Furthermore, McMahon writes, "if the War on Terror is indeed a war declared by Congress pursuant to its constitutional power, and if Al-Awlaki [a U.S. citizen] was a combatant in that war, then he was a traitor." The Constitution says "no person shall be convicted of treason unless on the testimony of two witnesses to the same overt act, or on confession in open court." The Treason Clause, McMahon notes, "appears in the Article of the Constitution concerning the Judiciary, not in Article which defines the powers of the Executive Branch," which "suggests that the Founders contemplated that traitors would be dealt with by the courts of law, not by unilateral action of the Executive." She quotes Justice Antonin Scalia's dissenting opinion in the 2004 case Hamdi v. Rumsfeld: "Where the Government accuses a citizen of waging war against it, our constitutional tradition has been to prosecute him in federal court for treason or some other crime."
The license to kill claimed by Obama raises statutory as well as constitutional questions, McMahon says.

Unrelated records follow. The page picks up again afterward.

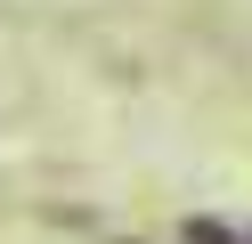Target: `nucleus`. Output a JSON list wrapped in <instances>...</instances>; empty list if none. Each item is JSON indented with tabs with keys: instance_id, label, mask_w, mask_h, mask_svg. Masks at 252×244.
<instances>
[{
	"instance_id": "f257e3e1",
	"label": "nucleus",
	"mask_w": 252,
	"mask_h": 244,
	"mask_svg": "<svg viewBox=\"0 0 252 244\" xmlns=\"http://www.w3.org/2000/svg\"><path fill=\"white\" fill-rule=\"evenodd\" d=\"M187 244H244V236H228L220 220H195V228H187Z\"/></svg>"
}]
</instances>
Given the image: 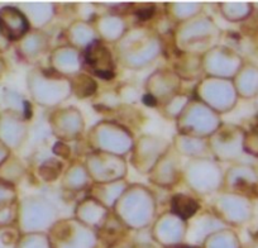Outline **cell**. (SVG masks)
I'll use <instances>...</instances> for the list:
<instances>
[{"instance_id":"4","label":"cell","mask_w":258,"mask_h":248,"mask_svg":"<svg viewBox=\"0 0 258 248\" xmlns=\"http://www.w3.org/2000/svg\"><path fill=\"white\" fill-rule=\"evenodd\" d=\"M16 239H14L13 230L9 227L0 228V248H14Z\"/></svg>"},{"instance_id":"7","label":"cell","mask_w":258,"mask_h":248,"mask_svg":"<svg viewBox=\"0 0 258 248\" xmlns=\"http://www.w3.org/2000/svg\"><path fill=\"white\" fill-rule=\"evenodd\" d=\"M3 71H4V62H3V59L0 58V75L3 74Z\"/></svg>"},{"instance_id":"3","label":"cell","mask_w":258,"mask_h":248,"mask_svg":"<svg viewBox=\"0 0 258 248\" xmlns=\"http://www.w3.org/2000/svg\"><path fill=\"white\" fill-rule=\"evenodd\" d=\"M14 199H16V192L13 185L0 178V209L13 205Z\"/></svg>"},{"instance_id":"1","label":"cell","mask_w":258,"mask_h":248,"mask_svg":"<svg viewBox=\"0 0 258 248\" xmlns=\"http://www.w3.org/2000/svg\"><path fill=\"white\" fill-rule=\"evenodd\" d=\"M27 31V21L21 11L13 7L0 8V33L9 42L21 39Z\"/></svg>"},{"instance_id":"5","label":"cell","mask_w":258,"mask_h":248,"mask_svg":"<svg viewBox=\"0 0 258 248\" xmlns=\"http://www.w3.org/2000/svg\"><path fill=\"white\" fill-rule=\"evenodd\" d=\"M252 132V137H250V145H252V147H250L249 153L258 156V128H255Z\"/></svg>"},{"instance_id":"6","label":"cell","mask_w":258,"mask_h":248,"mask_svg":"<svg viewBox=\"0 0 258 248\" xmlns=\"http://www.w3.org/2000/svg\"><path fill=\"white\" fill-rule=\"evenodd\" d=\"M9 157V148L0 141V166L3 165L4 161Z\"/></svg>"},{"instance_id":"2","label":"cell","mask_w":258,"mask_h":248,"mask_svg":"<svg viewBox=\"0 0 258 248\" xmlns=\"http://www.w3.org/2000/svg\"><path fill=\"white\" fill-rule=\"evenodd\" d=\"M0 141L8 148L16 147L21 141V126L12 110L0 114Z\"/></svg>"}]
</instances>
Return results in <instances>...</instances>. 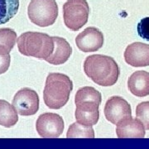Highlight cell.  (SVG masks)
Returning a JSON list of instances; mask_svg holds the SVG:
<instances>
[{"mask_svg": "<svg viewBox=\"0 0 149 149\" xmlns=\"http://www.w3.org/2000/svg\"><path fill=\"white\" fill-rule=\"evenodd\" d=\"M90 6L86 0H68L63 5L65 25L71 31H79L88 22Z\"/></svg>", "mask_w": 149, "mask_h": 149, "instance_id": "cell-5", "label": "cell"}, {"mask_svg": "<svg viewBox=\"0 0 149 149\" xmlns=\"http://www.w3.org/2000/svg\"><path fill=\"white\" fill-rule=\"evenodd\" d=\"M138 34L143 39L149 42V17H144L138 23Z\"/></svg>", "mask_w": 149, "mask_h": 149, "instance_id": "cell-20", "label": "cell"}, {"mask_svg": "<svg viewBox=\"0 0 149 149\" xmlns=\"http://www.w3.org/2000/svg\"><path fill=\"white\" fill-rule=\"evenodd\" d=\"M12 104L22 116L34 115L39 109V96L32 89L23 88L17 92Z\"/></svg>", "mask_w": 149, "mask_h": 149, "instance_id": "cell-7", "label": "cell"}, {"mask_svg": "<svg viewBox=\"0 0 149 149\" xmlns=\"http://www.w3.org/2000/svg\"><path fill=\"white\" fill-rule=\"evenodd\" d=\"M84 71L92 81L104 87L115 85L120 74L118 65L114 59L100 54L86 57L84 62Z\"/></svg>", "mask_w": 149, "mask_h": 149, "instance_id": "cell-1", "label": "cell"}, {"mask_svg": "<svg viewBox=\"0 0 149 149\" xmlns=\"http://www.w3.org/2000/svg\"><path fill=\"white\" fill-rule=\"evenodd\" d=\"M19 52L26 56H32L40 60L48 58L54 50L52 37L47 33L27 32L17 38Z\"/></svg>", "mask_w": 149, "mask_h": 149, "instance_id": "cell-3", "label": "cell"}, {"mask_svg": "<svg viewBox=\"0 0 149 149\" xmlns=\"http://www.w3.org/2000/svg\"><path fill=\"white\" fill-rule=\"evenodd\" d=\"M19 8V0H0V25L13 18Z\"/></svg>", "mask_w": 149, "mask_h": 149, "instance_id": "cell-16", "label": "cell"}, {"mask_svg": "<svg viewBox=\"0 0 149 149\" xmlns=\"http://www.w3.org/2000/svg\"><path fill=\"white\" fill-rule=\"evenodd\" d=\"M116 133L118 138H144L146 132L139 118L130 117L117 124Z\"/></svg>", "mask_w": 149, "mask_h": 149, "instance_id": "cell-12", "label": "cell"}, {"mask_svg": "<svg viewBox=\"0 0 149 149\" xmlns=\"http://www.w3.org/2000/svg\"><path fill=\"white\" fill-rule=\"evenodd\" d=\"M18 116L13 105L3 100H0V125L5 128H11L17 124Z\"/></svg>", "mask_w": 149, "mask_h": 149, "instance_id": "cell-14", "label": "cell"}, {"mask_svg": "<svg viewBox=\"0 0 149 149\" xmlns=\"http://www.w3.org/2000/svg\"><path fill=\"white\" fill-rule=\"evenodd\" d=\"M83 101H95L99 104H101V94L94 87L85 86L83 88H80L76 92V95L74 97V103L77 104Z\"/></svg>", "mask_w": 149, "mask_h": 149, "instance_id": "cell-17", "label": "cell"}, {"mask_svg": "<svg viewBox=\"0 0 149 149\" xmlns=\"http://www.w3.org/2000/svg\"><path fill=\"white\" fill-rule=\"evenodd\" d=\"M67 138H95V131L92 126H86L79 123H74L69 127Z\"/></svg>", "mask_w": 149, "mask_h": 149, "instance_id": "cell-18", "label": "cell"}, {"mask_svg": "<svg viewBox=\"0 0 149 149\" xmlns=\"http://www.w3.org/2000/svg\"><path fill=\"white\" fill-rule=\"evenodd\" d=\"M128 88L133 95L139 98L149 95V72L135 71L128 78Z\"/></svg>", "mask_w": 149, "mask_h": 149, "instance_id": "cell-13", "label": "cell"}, {"mask_svg": "<svg viewBox=\"0 0 149 149\" xmlns=\"http://www.w3.org/2000/svg\"><path fill=\"white\" fill-rule=\"evenodd\" d=\"M63 118L54 113L41 114L36 123V129L42 138H58L64 131Z\"/></svg>", "mask_w": 149, "mask_h": 149, "instance_id": "cell-6", "label": "cell"}, {"mask_svg": "<svg viewBox=\"0 0 149 149\" xmlns=\"http://www.w3.org/2000/svg\"><path fill=\"white\" fill-rule=\"evenodd\" d=\"M17 33L12 28H0V54H9L17 42Z\"/></svg>", "mask_w": 149, "mask_h": 149, "instance_id": "cell-15", "label": "cell"}, {"mask_svg": "<svg viewBox=\"0 0 149 149\" xmlns=\"http://www.w3.org/2000/svg\"><path fill=\"white\" fill-rule=\"evenodd\" d=\"M11 57L9 54H0V74L5 73L10 66Z\"/></svg>", "mask_w": 149, "mask_h": 149, "instance_id": "cell-21", "label": "cell"}, {"mask_svg": "<svg viewBox=\"0 0 149 149\" xmlns=\"http://www.w3.org/2000/svg\"><path fill=\"white\" fill-rule=\"evenodd\" d=\"M27 15L38 27H49L56 21L58 5L56 0H32L27 8Z\"/></svg>", "mask_w": 149, "mask_h": 149, "instance_id": "cell-4", "label": "cell"}, {"mask_svg": "<svg viewBox=\"0 0 149 149\" xmlns=\"http://www.w3.org/2000/svg\"><path fill=\"white\" fill-rule=\"evenodd\" d=\"M126 63L133 67L149 65V45L143 42H133L128 45L124 52Z\"/></svg>", "mask_w": 149, "mask_h": 149, "instance_id": "cell-10", "label": "cell"}, {"mask_svg": "<svg viewBox=\"0 0 149 149\" xmlns=\"http://www.w3.org/2000/svg\"><path fill=\"white\" fill-rule=\"evenodd\" d=\"M136 117L143 123L144 128L149 130V101L142 102L136 108Z\"/></svg>", "mask_w": 149, "mask_h": 149, "instance_id": "cell-19", "label": "cell"}, {"mask_svg": "<svg viewBox=\"0 0 149 149\" xmlns=\"http://www.w3.org/2000/svg\"><path fill=\"white\" fill-rule=\"evenodd\" d=\"M75 43L81 52H97L104 45V35L100 30L96 27H87L76 37Z\"/></svg>", "mask_w": 149, "mask_h": 149, "instance_id": "cell-9", "label": "cell"}, {"mask_svg": "<svg viewBox=\"0 0 149 149\" xmlns=\"http://www.w3.org/2000/svg\"><path fill=\"white\" fill-rule=\"evenodd\" d=\"M104 113L107 120L115 125L128 118L132 117L130 104L120 96L110 97L105 104Z\"/></svg>", "mask_w": 149, "mask_h": 149, "instance_id": "cell-8", "label": "cell"}, {"mask_svg": "<svg viewBox=\"0 0 149 149\" xmlns=\"http://www.w3.org/2000/svg\"><path fill=\"white\" fill-rule=\"evenodd\" d=\"M73 90V83L67 75L61 73H50L46 80L43 91L45 104L52 109H60L69 101Z\"/></svg>", "mask_w": 149, "mask_h": 149, "instance_id": "cell-2", "label": "cell"}, {"mask_svg": "<svg viewBox=\"0 0 149 149\" xmlns=\"http://www.w3.org/2000/svg\"><path fill=\"white\" fill-rule=\"evenodd\" d=\"M54 50L52 55L45 61L52 65H59L66 62L72 54V47L63 37H52Z\"/></svg>", "mask_w": 149, "mask_h": 149, "instance_id": "cell-11", "label": "cell"}]
</instances>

A federal law enacted in 1994, for example, "makes it a crime for a 'national of the United States' to 'kill[] or attempt[] to kill a national of the United States while such national is outside the United States but within the jurisdiction of another country.'" She adds that "the statute contains no exemption for the President." The administration's argument that Obama nevertheless should get a pass, McMahon says, "boils down to a syllogism: assassinations are unlawful killings; the killings at issue here are not unlawful, therefore they cannot possibly be assassinations."

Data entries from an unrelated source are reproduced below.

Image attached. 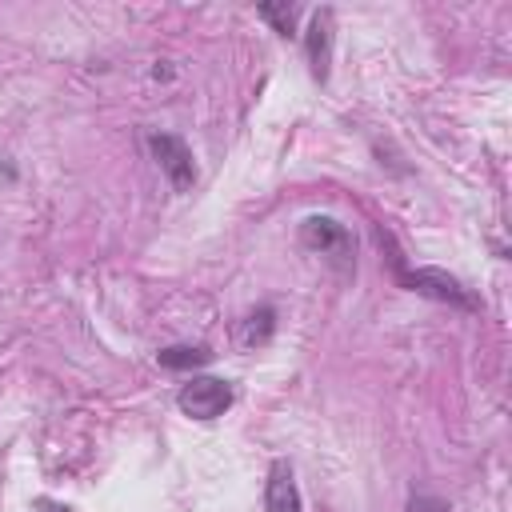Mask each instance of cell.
I'll list each match as a JSON object with an SVG mask.
<instances>
[{
    "label": "cell",
    "mask_w": 512,
    "mask_h": 512,
    "mask_svg": "<svg viewBox=\"0 0 512 512\" xmlns=\"http://www.w3.org/2000/svg\"><path fill=\"white\" fill-rule=\"evenodd\" d=\"M300 244H304L308 252L328 256V260L340 264V268H352L356 240H352V232H348L336 216H308V220L300 224Z\"/></svg>",
    "instance_id": "6da1fadb"
},
{
    "label": "cell",
    "mask_w": 512,
    "mask_h": 512,
    "mask_svg": "<svg viewBox=\"0 0 512 512\" xmlns=\"http://www.w3.org/2000/svg\"><path fill=\"white\" fill-rule=\"evenodd\" d=\"M176 404L192 420H216V416H224L232 408V384L228 380H216V376H192L180 388Z\"/></svg>",
    "instance_id": "7a4b0ae2"
},
{
    "label": "cell",
    "mask_w": 512,
    "mask_h": 512,
    "mask_svg": "<svg viewBox=\"0 0 512 512\" xmlns=\"http://www.w3.org/2000/svg\"><path fill=\"white\" fill-rule=\"evenodd\" d=\"M148 152H152V160L160 164V172L168 176V184H172L176 192H188V188L196 184V160H192V148H188L180 136H172V132H152V136H148Z\"/></svg>",
    "instance_id": "3957f363"
},
{
    "label": "cell",
    "mask_w": 512,
    "mask_h": 512,
    "mask_svg": "<svg viewBox=\"0 0 512 512\" xmlns=\"http://www.w3.org/2000/svg\"><path fill=\"white\" fill-rule=\"evenodd\" d=\"M400 284H408V288H412V292H420V296H432V300H444V304L468 308V312H476V308H480V300H476V296H468V292L460 288V280H456V276H448V272H440V268H416V272L400 268Z\"/></svg>",
    "instance_id": "277c9868"
},
{
    "label": "cell",
    "mask_w": 512,
    "mask_h": 512,
    "mask_svg": "<svg viewBox=\"0 0 512 512\" xmlns=\"http://www.w3.org/2000/svg\"><path fill=\"white\" fill-rule=\"evenodd\" d=\"M304 48H308V64L316 80H328V60H332V8L312 12V24L304 32Z\"/></svg>",
    "instance_id": "5b68a950"
},
{
    "label": "cell",
    "mask_w": 512,
    "mask_h": 512,
    "mask_svg": "<svg viewBox=\"0 0 512 512\" xmlns=\"http://www.w3.org/2000/svg\"><path fill=\"white\" fill-rule=\"evenodd\" d=\"M264 504H268V512H304V504H300V488H296L292 468H288L284 460H276L272 472H268Z\"/></svg>",
    "instance_id": "8992f818"
},
{
    "label": "cell",
    "mask_w": 512,
    "mask_h": 512,
    "mask_svg": "<svg viewBox=\"0 0 512 512\" xmlns=\"http://www.w3.org/2000/svg\"><path fill=\"white\" fill-rule=\"evenodd\" d=\"M272 328H276V312L272 308H256V312H248L240 320L236 340H240V348H256V344H264L272 336Z\"/></svg>",
    "instance_id": "52a82bcc"
},
{
    "label": "cell",
    "mask_w": 512,
    "mask_h": 512,
    "mask_svg": "<svg viewBox=\"0 0 512 512\" xmlns=\"http://www.w3.org/2000/svg\"><path fill=\"white\" fill-rule=\"evenodd\" d=\"M212 360V352L208 348H188V344H176V348H164L160 352V364L164 368H200V364H208Z\"/></svg>",
    "instance_id": "ba28073f"
},
{
    "label": "cell",
    "mask_w": 512,
    "mask_h": 512,
    "mask_svg": "<svg viewBox=\"0 0 512 512\" xmlns=\"http://www.w3.org/2000/svg\"><path fill=\"white\" fill-rule=\"evenodd\" d=\"M260 16H264L280 36H288L292 24H296V8H292V4H260Z\"/></svg>",
    "instance_id": "9c48e42d"
},
{
    "label": "cell",
    "mask_w": 512,
    "mask_h": 512,
    "mask_svg": "<svg viewBox=\"0 0 512 512\" xmlns=\"http://www.w3.org/2000/svg\"><path fill=\"white\" fill-rule=\"evenodd\" d=\"M408 512H448V504L436 500V496H412L408 500Z\"/></svg>",
    "instance_id": "30bf717a"
},
{
    "label": "cell",
    "mask_w": 512,
    "mask_h": 512,
    "mask_svg": "<svg viewBox=\"0 0 512 512\" xmlns=\"http://www.w3.org/2000/svg\"><path fill=\"white\" fill-rule=\"evenodd\" d=\"M40 512H72V508H60V504H48V500H40Z\"/></svg>",
    "instance_id": "8fae6325"
}]
</instances>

McMahon says the government's refusal to discuss these issues, aside from blanket assurances that the president is acting legally and judiciously when he marks people for death, impedes "intelligent discussion and assessment of a tactic that (like torture before it) remains hotly debated." If the administration were more forthcoming, she says, it would "help the public understand the scope of the ill-defined yet vast and seemingly ever-growing exercise in which we have been engaged for well over a decade, at great cost in lives, treasure, and (at least in the minds of some) personal liberty." It is pretty clear that McMahon counts herself among those "some."